Data61, CSIRO, Sydney, Australia.
Research Centre for Integrated Transport Innovation,School of Civil and Environmental Engineering, University of New South Wales, Sydney, NSW, Australia.
BMC Infect Dis. 2022 Aug 17;22(1):694. doi: 10.1186/s12879-022-07664-0.

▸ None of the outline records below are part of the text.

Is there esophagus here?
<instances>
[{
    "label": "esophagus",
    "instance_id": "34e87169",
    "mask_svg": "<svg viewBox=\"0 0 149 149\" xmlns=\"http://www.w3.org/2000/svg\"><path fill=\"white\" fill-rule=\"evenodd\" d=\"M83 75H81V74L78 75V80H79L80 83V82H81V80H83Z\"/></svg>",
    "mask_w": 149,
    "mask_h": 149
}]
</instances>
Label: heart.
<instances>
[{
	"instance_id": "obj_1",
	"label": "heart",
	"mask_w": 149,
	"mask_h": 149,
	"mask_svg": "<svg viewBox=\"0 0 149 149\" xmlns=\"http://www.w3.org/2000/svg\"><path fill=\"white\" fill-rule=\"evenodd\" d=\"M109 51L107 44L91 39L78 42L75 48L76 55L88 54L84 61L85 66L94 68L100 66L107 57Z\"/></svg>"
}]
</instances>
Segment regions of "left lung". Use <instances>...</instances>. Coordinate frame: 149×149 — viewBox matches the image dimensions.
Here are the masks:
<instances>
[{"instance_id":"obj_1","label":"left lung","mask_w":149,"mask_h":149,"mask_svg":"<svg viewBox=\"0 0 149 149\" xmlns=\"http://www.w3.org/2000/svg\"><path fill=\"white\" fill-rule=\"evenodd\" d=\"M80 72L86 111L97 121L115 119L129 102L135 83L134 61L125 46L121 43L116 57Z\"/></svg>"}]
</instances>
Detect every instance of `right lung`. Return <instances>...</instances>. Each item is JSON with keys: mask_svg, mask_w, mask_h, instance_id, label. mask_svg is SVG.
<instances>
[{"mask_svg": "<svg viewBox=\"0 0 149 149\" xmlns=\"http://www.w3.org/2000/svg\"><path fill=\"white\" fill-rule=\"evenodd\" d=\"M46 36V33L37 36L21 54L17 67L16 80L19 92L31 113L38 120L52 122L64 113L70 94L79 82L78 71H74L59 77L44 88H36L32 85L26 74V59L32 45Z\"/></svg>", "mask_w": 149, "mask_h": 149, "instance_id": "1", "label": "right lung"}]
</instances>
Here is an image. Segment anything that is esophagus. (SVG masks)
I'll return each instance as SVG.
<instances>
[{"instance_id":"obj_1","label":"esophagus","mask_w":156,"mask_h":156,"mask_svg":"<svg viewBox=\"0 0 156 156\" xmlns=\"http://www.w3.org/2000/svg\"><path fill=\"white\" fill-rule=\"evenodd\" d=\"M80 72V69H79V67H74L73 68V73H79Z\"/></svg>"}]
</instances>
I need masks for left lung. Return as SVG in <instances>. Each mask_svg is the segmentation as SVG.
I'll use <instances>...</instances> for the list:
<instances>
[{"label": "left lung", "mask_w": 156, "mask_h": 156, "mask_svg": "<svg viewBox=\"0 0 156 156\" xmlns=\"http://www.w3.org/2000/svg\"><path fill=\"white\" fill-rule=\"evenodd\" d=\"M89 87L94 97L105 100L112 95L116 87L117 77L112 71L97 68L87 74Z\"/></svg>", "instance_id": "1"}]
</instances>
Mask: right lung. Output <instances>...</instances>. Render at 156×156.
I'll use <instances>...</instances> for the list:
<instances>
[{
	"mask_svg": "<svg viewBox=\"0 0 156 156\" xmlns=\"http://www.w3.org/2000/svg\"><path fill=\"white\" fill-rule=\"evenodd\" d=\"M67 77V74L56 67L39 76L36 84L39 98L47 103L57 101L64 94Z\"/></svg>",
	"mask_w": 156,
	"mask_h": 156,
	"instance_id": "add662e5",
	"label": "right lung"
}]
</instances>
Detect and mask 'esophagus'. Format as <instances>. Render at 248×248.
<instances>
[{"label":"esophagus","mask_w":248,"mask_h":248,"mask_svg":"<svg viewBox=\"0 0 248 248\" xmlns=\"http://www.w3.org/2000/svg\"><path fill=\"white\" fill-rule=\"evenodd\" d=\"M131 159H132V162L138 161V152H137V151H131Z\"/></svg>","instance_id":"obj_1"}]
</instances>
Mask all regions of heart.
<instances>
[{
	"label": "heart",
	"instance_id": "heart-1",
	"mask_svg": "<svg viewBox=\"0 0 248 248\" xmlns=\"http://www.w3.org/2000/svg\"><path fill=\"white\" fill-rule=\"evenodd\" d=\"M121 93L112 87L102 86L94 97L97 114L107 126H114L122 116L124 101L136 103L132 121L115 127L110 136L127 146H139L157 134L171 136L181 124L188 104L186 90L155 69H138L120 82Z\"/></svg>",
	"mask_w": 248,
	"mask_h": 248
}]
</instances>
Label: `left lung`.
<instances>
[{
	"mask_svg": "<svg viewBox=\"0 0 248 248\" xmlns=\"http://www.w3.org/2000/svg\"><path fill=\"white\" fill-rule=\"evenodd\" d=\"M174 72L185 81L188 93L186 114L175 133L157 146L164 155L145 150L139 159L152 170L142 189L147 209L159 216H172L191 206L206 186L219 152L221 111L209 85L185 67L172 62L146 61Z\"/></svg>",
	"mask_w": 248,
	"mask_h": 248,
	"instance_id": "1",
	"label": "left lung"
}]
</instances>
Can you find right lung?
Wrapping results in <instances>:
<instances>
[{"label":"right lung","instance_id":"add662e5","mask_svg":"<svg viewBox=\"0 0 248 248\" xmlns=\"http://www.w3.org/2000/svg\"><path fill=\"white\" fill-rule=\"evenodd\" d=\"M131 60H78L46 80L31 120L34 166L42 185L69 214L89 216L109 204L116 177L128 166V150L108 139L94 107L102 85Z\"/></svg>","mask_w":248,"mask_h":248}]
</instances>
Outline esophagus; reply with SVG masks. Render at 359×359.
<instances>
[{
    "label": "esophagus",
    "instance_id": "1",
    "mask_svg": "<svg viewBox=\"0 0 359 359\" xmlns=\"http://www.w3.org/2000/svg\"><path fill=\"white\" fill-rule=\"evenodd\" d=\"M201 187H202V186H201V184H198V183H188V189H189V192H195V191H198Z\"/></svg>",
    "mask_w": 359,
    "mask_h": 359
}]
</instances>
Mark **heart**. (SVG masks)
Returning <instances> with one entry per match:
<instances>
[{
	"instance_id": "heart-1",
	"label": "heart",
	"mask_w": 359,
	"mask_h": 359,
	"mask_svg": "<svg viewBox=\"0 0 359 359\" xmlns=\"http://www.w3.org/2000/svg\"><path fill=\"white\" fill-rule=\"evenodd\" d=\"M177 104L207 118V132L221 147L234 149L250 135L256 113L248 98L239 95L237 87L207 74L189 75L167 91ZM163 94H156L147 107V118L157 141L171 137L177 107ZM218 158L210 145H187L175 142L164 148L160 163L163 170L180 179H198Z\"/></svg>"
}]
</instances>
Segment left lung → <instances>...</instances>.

COVID-19 has had a substantial impact globally. It spreads readily, particularly in enclosed and crowded spaces, such as public transport carriages, yet there are limited studies on how this risk can be reduced. We developed a tool for exploring the potential impacts of mitigation strategies on public transport networks, called the Systems Analytics for Epidemiology in Transport (SAfE Transport). SAfE Transport combines an agent-based transit assignment model, a community-wide transmission model, and a transit disease spread model to support strategic and operational decision-making. For this simulated COVID-19 case study, the transit disease spread model incorporates both direct (person-to-person) and fomite (person-to-surface-to-person) transmission modes. We determine the probable impact of wearing face masks on trains over a seven day simulation horizon, showing substantial and statistically significant reductions in new cases when passenger mask wearing proportions are greater than 80%. The higher the level of mask coverage, the greater the reduction in the number of new infections. Also, the higher levels of mask coverage result in an earlier reduction in disease spread risk. These results can be used by decision makers to guide policy on face mask use for public transport networks.
COVID-19 在全球范围内产生了重大影响。它很容易传播,特别是在封闭和拥挤的空间,如公共交通工具车厢内,但关于如何降低这种风险的研究有限。我们开发了一种用于探索缓解策略对公共交通网络潜在影响的工具,称为交通流行病学系统分析(SAfE Transport)。SAfE Transport 将基于代理的交通分配模型、全社区传播模型和交通疾病传播模型结合在一起,以支持战略和运营决策。在这个模拟 COVID-19 的案例研究中,交通疾病传播模型结合了直接(人与人之间)和媒介(人到表面到人与人之间)传播模式。我们确定了在七天模拟期间戴口罩对火车的可能影响,当乘客戴口罩的比例大于 80%时,新病例的数量会大幅减少,且具有统计学意义。口罩覆盖程度越高,新感染人数的减少就越大。此外,较高水平的口罩覆盖度可更早地降低疾病传播风险。这些结果可供决策者用来指导公共交通网络上使用口罩的政策。